Pour ce qui concerne sa conception du son, qu’il soit au ténor ou au soprano (ses deux instruments de prédilection, l’alto étant peu employé par lui), on retrouve une identique synthèse puisqu’il est capable de projeter un son puissant et plein, voire granuleux – soit une conception du saxophone qui prend racine chez Coleman Hawkins et qui se retrouve aujourd’hui encore chez Chris Potter par exemple – tout en développant une sonorité très « féminine » dans le suraigu de son instrument (registre dit « altissimo »), léger et plus directement charmeur – prolongeant ici l’approche initiée par Lester Young.

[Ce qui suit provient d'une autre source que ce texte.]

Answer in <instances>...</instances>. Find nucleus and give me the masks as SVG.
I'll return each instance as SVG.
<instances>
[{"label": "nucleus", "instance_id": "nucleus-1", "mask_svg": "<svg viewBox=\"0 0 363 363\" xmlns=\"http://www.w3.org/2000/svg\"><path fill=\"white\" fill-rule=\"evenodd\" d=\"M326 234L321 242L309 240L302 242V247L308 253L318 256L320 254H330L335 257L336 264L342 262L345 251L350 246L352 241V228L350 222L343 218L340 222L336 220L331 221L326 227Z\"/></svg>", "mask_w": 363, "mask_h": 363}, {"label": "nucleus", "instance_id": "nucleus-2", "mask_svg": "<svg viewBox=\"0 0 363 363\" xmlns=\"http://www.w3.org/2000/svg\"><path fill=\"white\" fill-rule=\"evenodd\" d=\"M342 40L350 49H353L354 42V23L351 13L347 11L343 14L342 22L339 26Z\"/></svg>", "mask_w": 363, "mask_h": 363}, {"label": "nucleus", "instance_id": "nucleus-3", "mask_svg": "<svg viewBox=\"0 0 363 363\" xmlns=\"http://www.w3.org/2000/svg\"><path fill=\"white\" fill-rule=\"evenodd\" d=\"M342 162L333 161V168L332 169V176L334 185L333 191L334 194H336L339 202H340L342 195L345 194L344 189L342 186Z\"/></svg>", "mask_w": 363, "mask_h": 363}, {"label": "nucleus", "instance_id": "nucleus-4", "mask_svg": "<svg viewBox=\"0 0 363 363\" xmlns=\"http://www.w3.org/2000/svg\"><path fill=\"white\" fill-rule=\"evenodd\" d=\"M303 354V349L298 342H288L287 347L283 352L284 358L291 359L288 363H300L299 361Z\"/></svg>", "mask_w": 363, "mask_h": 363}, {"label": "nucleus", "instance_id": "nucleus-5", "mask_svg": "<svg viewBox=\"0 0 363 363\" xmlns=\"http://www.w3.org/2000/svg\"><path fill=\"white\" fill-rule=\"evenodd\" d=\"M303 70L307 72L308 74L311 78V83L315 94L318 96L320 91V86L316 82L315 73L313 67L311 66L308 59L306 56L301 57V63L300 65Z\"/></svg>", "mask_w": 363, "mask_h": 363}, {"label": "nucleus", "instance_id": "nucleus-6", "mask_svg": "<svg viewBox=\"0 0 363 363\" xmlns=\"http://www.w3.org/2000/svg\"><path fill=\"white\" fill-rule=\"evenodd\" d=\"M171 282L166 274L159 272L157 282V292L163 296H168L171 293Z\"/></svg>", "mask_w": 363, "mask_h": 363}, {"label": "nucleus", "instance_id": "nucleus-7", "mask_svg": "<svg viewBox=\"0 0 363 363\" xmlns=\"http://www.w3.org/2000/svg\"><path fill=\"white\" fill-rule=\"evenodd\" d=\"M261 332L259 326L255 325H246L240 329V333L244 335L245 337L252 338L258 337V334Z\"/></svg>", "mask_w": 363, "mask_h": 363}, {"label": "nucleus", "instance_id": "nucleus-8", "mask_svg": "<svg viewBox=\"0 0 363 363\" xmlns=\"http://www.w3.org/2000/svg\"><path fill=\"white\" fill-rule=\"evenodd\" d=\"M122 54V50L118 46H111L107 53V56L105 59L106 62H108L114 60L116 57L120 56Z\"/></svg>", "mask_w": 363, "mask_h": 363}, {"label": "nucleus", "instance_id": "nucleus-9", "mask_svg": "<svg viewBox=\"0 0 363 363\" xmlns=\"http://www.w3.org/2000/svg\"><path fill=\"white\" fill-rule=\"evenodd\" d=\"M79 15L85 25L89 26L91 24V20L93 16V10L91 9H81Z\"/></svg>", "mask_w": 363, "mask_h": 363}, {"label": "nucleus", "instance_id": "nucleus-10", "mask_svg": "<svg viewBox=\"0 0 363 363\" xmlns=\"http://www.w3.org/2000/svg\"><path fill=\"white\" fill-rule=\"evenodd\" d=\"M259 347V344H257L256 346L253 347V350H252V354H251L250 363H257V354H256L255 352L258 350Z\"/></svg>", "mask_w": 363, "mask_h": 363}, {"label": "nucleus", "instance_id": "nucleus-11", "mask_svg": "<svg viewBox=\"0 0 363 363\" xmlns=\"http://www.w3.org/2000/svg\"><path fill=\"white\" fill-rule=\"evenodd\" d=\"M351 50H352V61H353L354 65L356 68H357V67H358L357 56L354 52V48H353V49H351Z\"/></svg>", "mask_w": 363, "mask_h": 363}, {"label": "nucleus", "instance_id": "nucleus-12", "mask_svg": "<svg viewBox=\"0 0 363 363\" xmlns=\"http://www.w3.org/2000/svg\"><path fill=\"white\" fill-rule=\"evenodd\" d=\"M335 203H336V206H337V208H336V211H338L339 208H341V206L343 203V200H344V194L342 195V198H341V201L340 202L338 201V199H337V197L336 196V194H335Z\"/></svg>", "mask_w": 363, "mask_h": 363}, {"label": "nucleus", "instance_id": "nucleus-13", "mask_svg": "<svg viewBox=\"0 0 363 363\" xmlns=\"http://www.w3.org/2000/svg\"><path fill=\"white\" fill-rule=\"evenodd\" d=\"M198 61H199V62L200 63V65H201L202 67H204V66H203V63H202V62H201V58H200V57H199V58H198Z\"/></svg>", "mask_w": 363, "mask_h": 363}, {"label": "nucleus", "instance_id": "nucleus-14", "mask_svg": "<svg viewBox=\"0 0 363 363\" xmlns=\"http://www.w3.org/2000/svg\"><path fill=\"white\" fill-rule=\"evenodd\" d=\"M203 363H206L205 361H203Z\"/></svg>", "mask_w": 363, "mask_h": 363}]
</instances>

Avec le temps, sa conception du rythme, d’abord principalement centrée sur une accroche swing, finit par s’élargir, de nombreuses phrases flottant au-dessus de la pulsation isochrone (comme Joe Henderson ou son père ont pu le faire), accentuant de ce fait la souplesse, et donc la plastique, de ses phrases mélodiques.
Ces qualités se combinent à une totale efficacité dans la construction de ses solos. Elaborés le plus souvent à partir du traditionnel « grand crescendo avec sommet expressif final », dans le détail il nourrit son improvisation de call-and-responses avec lui-même (à un motif suspendu répond une forme conclusive du même motif), recourt fréquemment au développement motivique (en droite ligne du modèle rollinsien), use d’effets sonores spécifiques au saxophone (growl, vibrato, glissando, voire pédale électrique d’effet, etc.), domine la science de l’alternance entre ancrage blues et phrase « out » en double-time, parle aux connaisseurs par le biais de fréquentes citations de thèmes ou de solos.